• DOCUMENT PASSAGE

Striking Tongans Serenade Princess


Tongan royalty appears to be acceding to demands by striking civil servants following a meeting between the Tongan Princess Regent, HM Pilolevu, and workers inNuku'alofa, last week.

The Princess, acting Regent for the South Pacific Monarchy in the absence of the King and her brother, is taking the strikers demands directly to the Tongan Privy Council as Workers Online goes to press.

The move that could see pay increases of up to 80%.

"She was asked to please assist with our plea for a increase in salary," said a statement issued by the Tongan Public Service Association (TPSA). "She replied with words of encouragement urging us not to give up hope as she will do her best to meet our needs.

"It was an emotional moment for the us as we responded in kind by singing the national anthem."

Reports from Tonga on Friday indicated overwhelming public support for the strikers, who have been out for more than six weeks over a raft of industrial and political issues.

The strike has seen tensions over democratic reform inflamed in the island monarchy, where executive government authority is held by the royal family.

Civil servants are asking for pay rises of 60, 70 and 80 percent to bring incomes up to a living wage, with lowest paid workers set to receive the highest increases.

• Source data

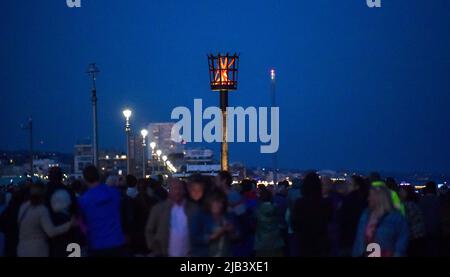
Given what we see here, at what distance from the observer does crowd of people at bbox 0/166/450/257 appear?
1150 centimetres

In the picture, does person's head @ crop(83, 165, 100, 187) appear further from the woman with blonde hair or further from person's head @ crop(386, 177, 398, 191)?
person's head @ crop(386, 177, 398, 191)

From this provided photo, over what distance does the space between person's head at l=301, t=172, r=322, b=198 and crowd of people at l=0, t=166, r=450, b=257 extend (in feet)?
0.05

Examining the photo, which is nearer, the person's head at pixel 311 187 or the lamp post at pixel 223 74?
the person's head at pixel 311 187

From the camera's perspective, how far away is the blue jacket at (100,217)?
1215 centimetres

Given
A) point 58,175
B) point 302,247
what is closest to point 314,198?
point 302,247

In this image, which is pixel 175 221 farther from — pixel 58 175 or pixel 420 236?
pixel 420 236

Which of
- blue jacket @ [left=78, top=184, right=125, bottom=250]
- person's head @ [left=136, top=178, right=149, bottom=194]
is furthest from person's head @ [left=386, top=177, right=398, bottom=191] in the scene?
blue jacket @ [left=78, top=184, right=125, bottom=250]

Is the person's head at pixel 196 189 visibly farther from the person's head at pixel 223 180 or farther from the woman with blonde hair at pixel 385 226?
the woman with blonde hair at pixel 385 226

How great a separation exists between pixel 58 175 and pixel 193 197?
3.21 m

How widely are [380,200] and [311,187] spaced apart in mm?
2131

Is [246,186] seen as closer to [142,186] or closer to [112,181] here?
[142,186]

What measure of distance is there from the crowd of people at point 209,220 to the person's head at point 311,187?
0.05 feet

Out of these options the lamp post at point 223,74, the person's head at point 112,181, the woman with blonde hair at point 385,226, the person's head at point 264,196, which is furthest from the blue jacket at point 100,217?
the lamp post at point 223,74

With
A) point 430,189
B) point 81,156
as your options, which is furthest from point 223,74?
point 81,156
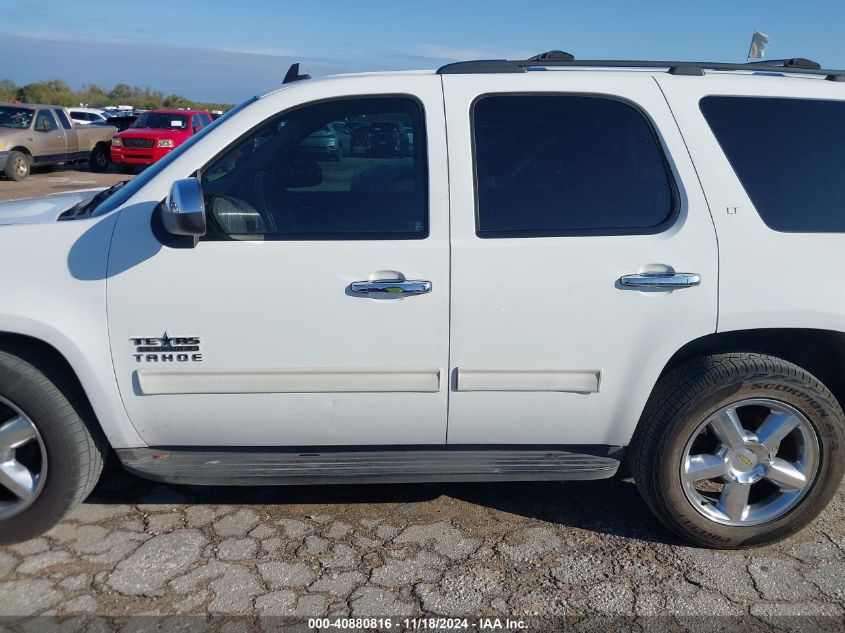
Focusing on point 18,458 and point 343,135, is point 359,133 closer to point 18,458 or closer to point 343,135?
point 343,135

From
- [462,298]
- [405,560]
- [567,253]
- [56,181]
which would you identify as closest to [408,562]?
[405,560]

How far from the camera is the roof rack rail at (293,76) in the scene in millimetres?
3381

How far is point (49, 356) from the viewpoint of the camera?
3.12 meters

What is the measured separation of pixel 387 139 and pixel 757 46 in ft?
7.65

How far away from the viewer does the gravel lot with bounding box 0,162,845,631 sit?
2.88 metres

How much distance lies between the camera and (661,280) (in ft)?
9.83

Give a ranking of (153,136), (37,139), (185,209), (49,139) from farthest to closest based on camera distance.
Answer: (153,136) < (49,139) < (37,139) < (185,209)

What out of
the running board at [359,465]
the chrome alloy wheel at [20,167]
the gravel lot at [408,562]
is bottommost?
the gravel lot at [408,562]

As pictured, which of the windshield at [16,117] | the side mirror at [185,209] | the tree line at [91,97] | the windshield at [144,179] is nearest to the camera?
the side mirror at [185,209]

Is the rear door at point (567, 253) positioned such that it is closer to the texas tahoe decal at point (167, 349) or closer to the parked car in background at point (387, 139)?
the parked car in background at point (387, 139)

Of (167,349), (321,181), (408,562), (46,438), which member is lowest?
(408,562)

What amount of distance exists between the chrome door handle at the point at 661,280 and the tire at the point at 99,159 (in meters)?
19.7

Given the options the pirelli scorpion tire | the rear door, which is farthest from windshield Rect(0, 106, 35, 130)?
the pirelli scorpion tire

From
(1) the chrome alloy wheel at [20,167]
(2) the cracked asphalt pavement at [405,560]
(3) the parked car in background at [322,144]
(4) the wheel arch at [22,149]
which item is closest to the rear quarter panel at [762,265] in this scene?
(2) the cracked asphalt pavement at [405,560]
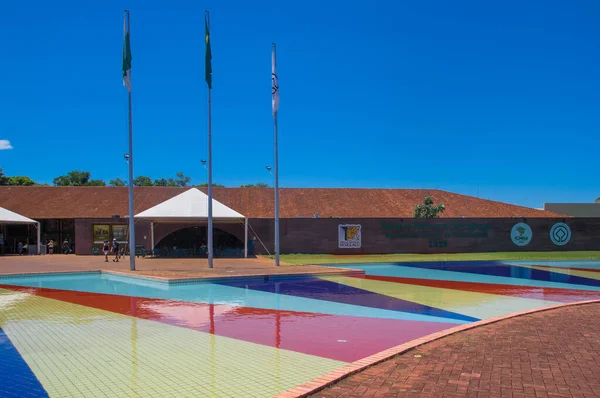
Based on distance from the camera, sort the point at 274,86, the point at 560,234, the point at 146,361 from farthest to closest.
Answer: the point at 560,234 → the point at 274,86 → the point at 146,361

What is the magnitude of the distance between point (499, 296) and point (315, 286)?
5316mm

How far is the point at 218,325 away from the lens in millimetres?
9820

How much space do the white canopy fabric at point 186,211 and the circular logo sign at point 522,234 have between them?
674 inches

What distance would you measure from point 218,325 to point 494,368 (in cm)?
525

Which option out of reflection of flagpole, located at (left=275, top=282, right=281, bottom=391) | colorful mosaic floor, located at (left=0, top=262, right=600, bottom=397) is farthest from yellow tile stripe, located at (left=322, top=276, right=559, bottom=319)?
reflection of flagpole, located at (left=275, top=282, right=281, bottom=391)

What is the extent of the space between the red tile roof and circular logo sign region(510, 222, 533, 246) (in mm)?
7035

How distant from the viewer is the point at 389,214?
3912 centimetres

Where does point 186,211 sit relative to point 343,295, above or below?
above

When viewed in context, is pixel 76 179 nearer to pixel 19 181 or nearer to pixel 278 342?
pixel 19 181

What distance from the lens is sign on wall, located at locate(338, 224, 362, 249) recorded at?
30828 millimetres

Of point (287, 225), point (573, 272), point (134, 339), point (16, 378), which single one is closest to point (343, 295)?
point (134, 339)

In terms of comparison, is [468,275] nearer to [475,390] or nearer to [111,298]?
[111,298]

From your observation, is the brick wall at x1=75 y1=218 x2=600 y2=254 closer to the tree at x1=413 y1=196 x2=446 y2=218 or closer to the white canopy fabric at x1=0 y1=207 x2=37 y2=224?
the white canopy fabric at x1=0 y1=207 x2=37 y2=224

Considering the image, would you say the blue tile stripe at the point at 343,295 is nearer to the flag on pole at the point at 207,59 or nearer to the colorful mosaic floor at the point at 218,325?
the colorful mosaic floor at the point at 218,325
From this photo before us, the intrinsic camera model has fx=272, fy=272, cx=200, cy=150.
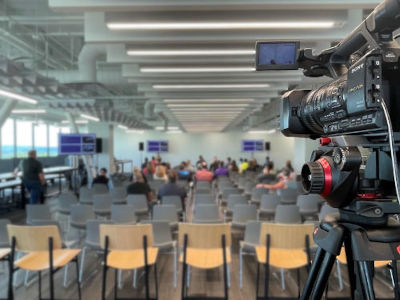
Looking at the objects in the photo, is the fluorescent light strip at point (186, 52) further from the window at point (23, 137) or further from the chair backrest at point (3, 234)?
the window at point (23, 137)

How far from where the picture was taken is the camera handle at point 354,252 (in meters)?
0.73

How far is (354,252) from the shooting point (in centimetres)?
75

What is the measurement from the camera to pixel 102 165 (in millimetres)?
11891

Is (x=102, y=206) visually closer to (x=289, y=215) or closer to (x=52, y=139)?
(x=289, y=215)

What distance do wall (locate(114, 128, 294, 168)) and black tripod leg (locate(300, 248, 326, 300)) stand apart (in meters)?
19.2

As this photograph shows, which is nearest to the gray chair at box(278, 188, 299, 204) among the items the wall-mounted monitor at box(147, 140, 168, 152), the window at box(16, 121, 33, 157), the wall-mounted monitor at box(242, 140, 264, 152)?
the wall-mounted monitor at box(242, 140, 264, 152)

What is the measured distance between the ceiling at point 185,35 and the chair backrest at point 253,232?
1.44 meters

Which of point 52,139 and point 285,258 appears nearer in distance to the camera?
point 285,258

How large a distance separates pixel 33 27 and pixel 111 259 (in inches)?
225

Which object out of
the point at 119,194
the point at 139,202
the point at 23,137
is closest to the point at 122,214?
the point at 139,202

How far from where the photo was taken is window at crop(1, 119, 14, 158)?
13992 millimetres

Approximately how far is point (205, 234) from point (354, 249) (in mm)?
2165

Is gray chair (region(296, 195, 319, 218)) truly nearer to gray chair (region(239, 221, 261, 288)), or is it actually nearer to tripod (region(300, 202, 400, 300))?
gray chair (region(239, 221, 261, 288))

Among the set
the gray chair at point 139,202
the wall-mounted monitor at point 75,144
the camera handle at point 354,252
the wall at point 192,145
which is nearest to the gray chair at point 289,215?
the gray chair at point 139,202
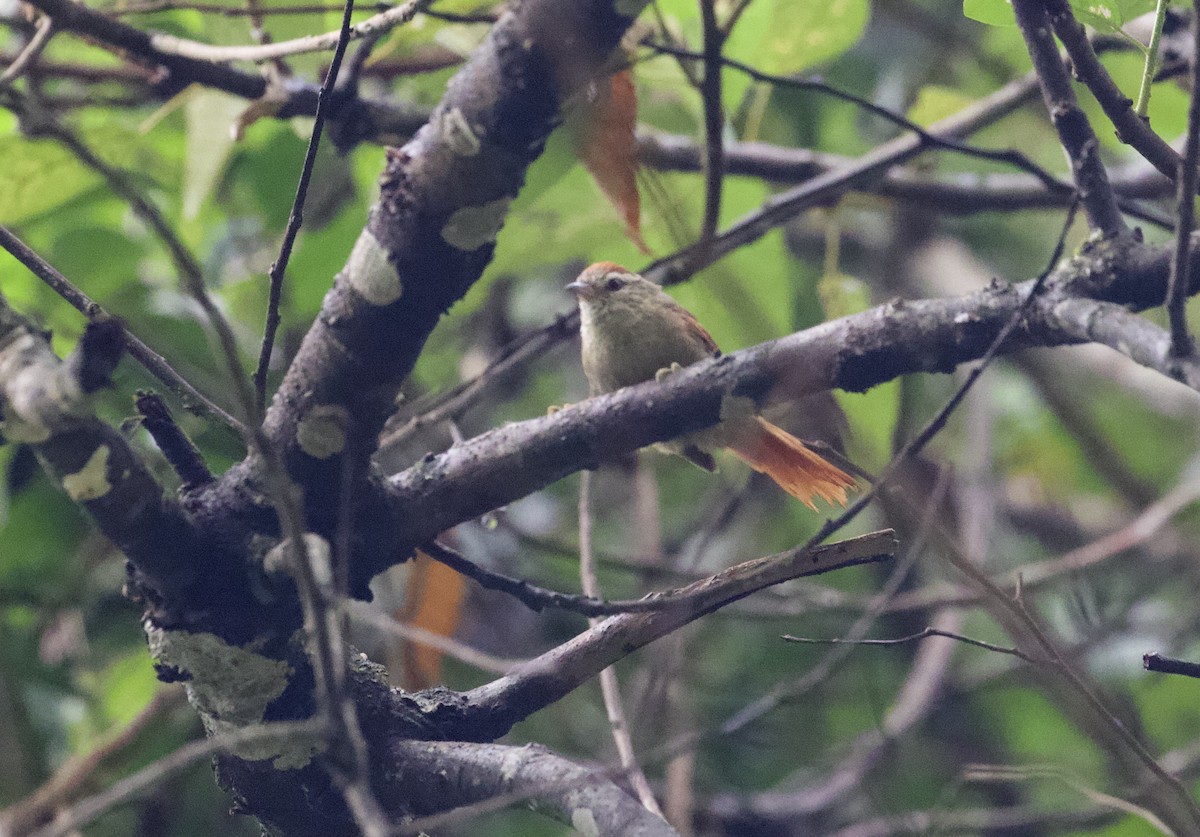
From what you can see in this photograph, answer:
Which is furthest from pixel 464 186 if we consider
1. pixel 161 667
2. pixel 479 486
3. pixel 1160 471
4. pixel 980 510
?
pixel 1160 471

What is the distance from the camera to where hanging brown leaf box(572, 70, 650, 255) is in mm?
2332

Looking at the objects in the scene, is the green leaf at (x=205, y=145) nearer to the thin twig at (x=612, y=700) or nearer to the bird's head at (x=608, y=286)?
the bird's head at (x=608, y=286)

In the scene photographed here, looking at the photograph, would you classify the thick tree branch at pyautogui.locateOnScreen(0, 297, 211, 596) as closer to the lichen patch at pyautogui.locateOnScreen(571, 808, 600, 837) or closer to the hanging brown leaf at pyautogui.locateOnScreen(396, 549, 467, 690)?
the lichen patch at pyautogui.locateOnScreen(571, 808, 600, 837)

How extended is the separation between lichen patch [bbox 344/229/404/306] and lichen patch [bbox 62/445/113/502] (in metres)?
0.41

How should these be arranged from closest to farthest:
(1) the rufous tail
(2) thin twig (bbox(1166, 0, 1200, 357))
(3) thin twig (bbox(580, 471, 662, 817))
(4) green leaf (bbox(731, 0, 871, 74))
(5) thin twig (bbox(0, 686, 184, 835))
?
(2) thin twig (bbox(1166, 0, 1200, 357))
(3) thin twig (bbox(580, 471, 662, 817))
(1) the rufous tail
(5) thin twig (bbox(0, 686, 184, 835))
(4) green leaf (bbox(731, 0, 871, 74))

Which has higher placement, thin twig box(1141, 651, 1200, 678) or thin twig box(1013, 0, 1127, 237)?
thin twig box(1013, 0, 1127, 237)

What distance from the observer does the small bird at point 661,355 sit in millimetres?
2674

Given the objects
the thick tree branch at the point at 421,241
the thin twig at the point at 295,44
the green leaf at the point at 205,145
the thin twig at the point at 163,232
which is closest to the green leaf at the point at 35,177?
the green leaf at the point at 205,145

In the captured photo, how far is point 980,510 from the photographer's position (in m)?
4.20

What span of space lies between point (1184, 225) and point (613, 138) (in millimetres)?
1297

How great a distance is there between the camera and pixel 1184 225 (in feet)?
4.32

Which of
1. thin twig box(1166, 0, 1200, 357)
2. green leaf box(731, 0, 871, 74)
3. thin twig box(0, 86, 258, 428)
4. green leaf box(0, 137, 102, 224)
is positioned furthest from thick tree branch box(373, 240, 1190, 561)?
green leaf box(731, 0, 871, 74)

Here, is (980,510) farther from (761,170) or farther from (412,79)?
(412,79)

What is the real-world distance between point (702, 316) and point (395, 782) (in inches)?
67.3
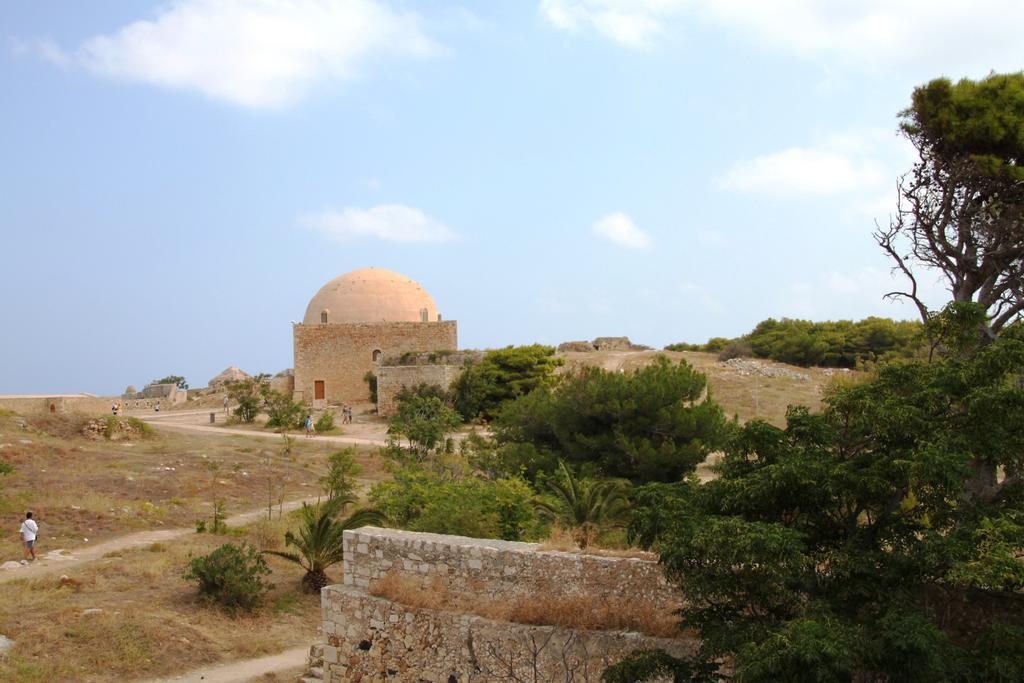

• EXERCISE OBJECTIVE
Using the article about the Tongan strike, answer the following:
(a) How long had the strikers been out, according to Friday's reports?
(b) What did the workers sing in response to the Princess?
(c) Which workers are set to receive the highest pay increases?

• SOLUTION TO THE EXERCISE
(a) More than six weeks.
(b) The national anthem.
(c) The lowest paid workers.